** ENTRIES SUPPLIED **

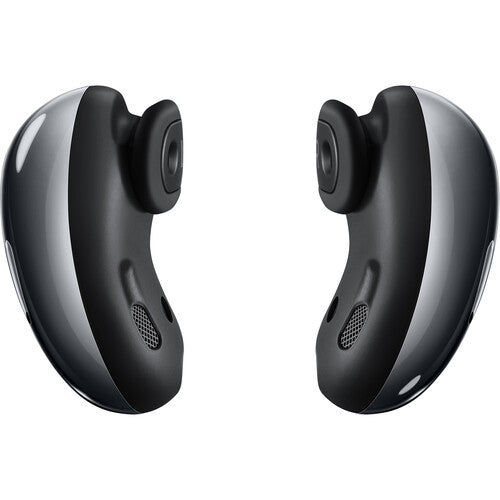 Samsung | Galaxy Buds Live Mystic Black SMR180NZKAXAC PROMO ENDS NED NORMALLY $179.99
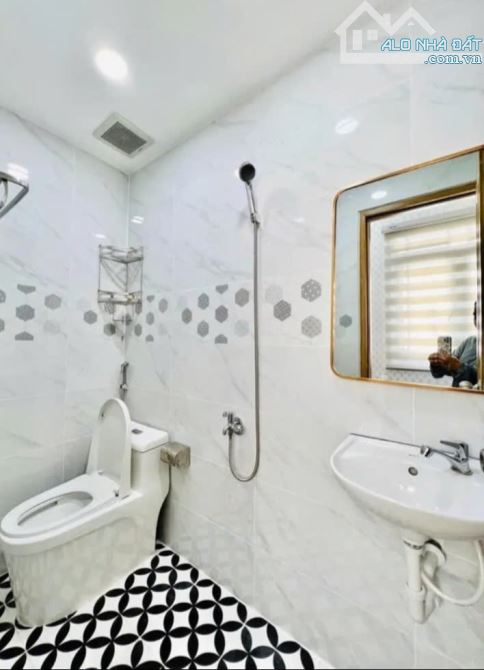 ĐỊNH CƯ MỸ BÁN NHÀ 1T1L Đ.BÔNG SAO Q8/ 2TY580TR 60M2 PHÁP LÝ ĐẢM BẢO - 3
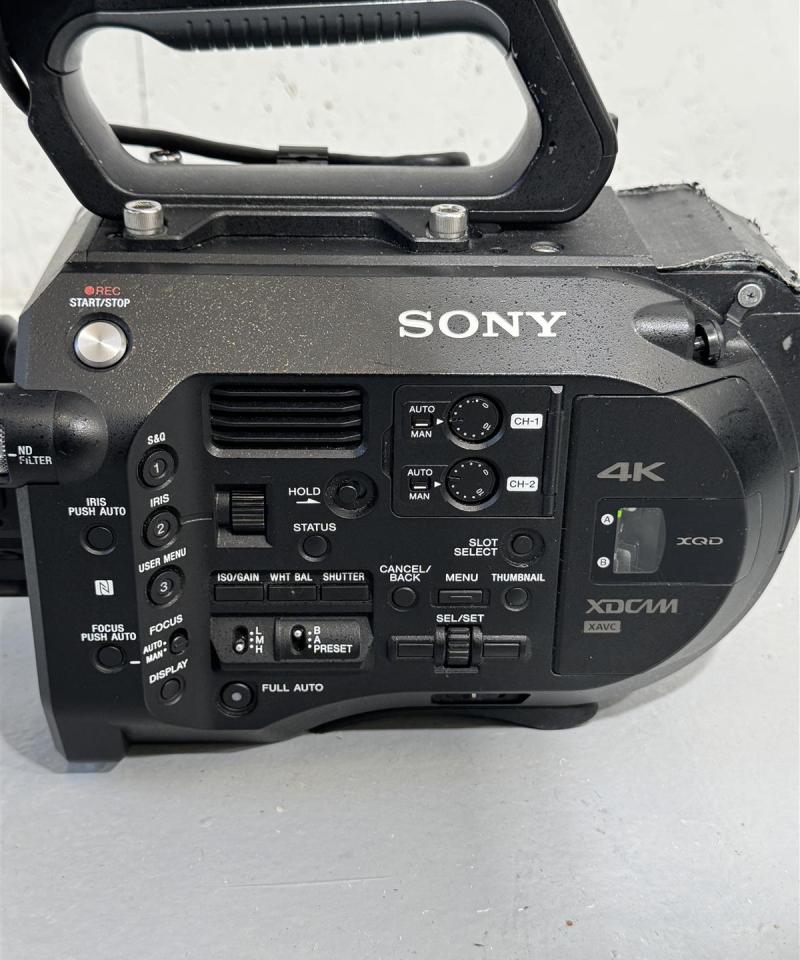 Sony PXW-FS7 videokamera
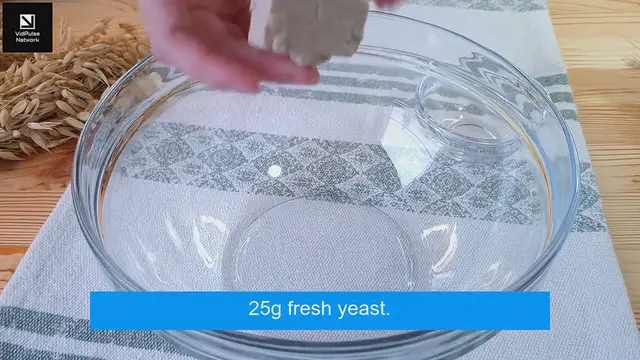 Video thumbnail for Quick and Easy Bread Recipe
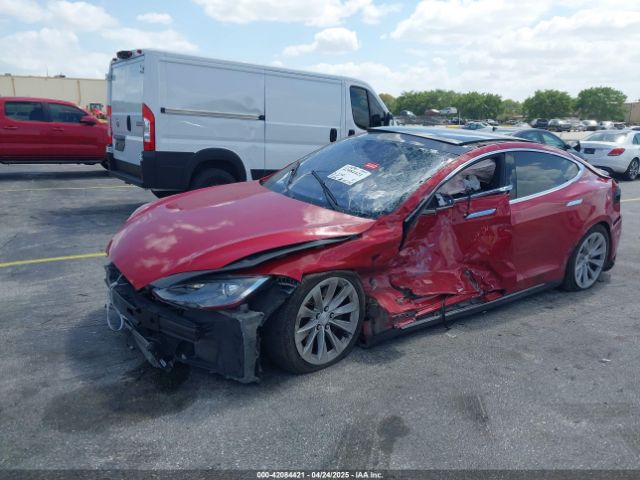 5YJSA1E16GF135833 Tesla Model S 60/70/75/85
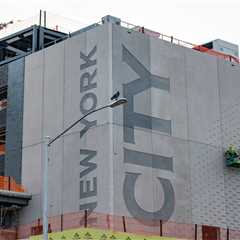 NYCFC’s future home hits ‘monumental occasion’ as stadium takes shape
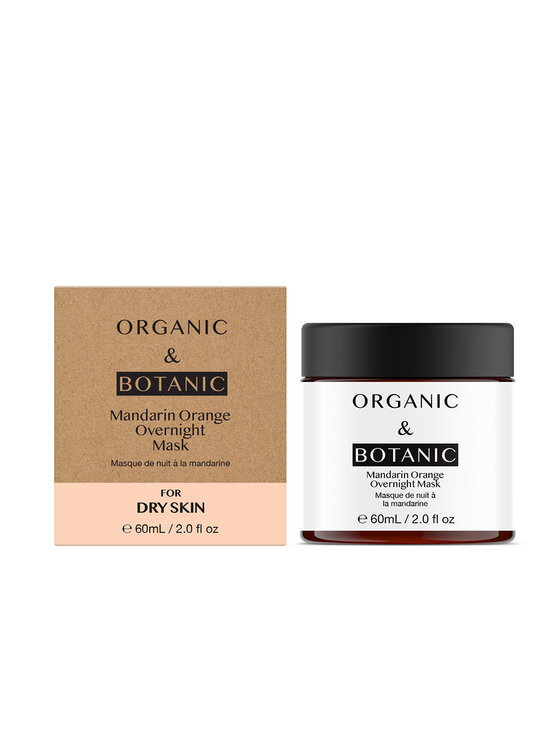 Organic & Botanic Organic & Botanic KOB061 Krem do twarzy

** WHAT TO PRODUCE **
Transcribe every entry exactly, leaving out the pictures.

** ANSWER **
 Samsung | Galaxy Buds Live Mystic Black SMR180NZKAXAC PROMO ENDS NED NORMALLY $179.99
 ĐỊNH CƯ MỸ BÁN NHÀ 1T1L Đ.BÔNG SAO Q8/ 2TY580TR 60M2 PHÁP LÝ ĐẢM BẢO - 3
 Sony PXW-FS7 videokamera
 Video thumbnail for Quick and Easy Bread Recipe
 5YJSA1E16GF135833 Tesla Model S 60/70/75/85
 NYCFC’s future home hits ‘monumental occasion’ as stadium takes shape
 Organic & Botanic Organic & Botanic KOB061 Krem do twarzy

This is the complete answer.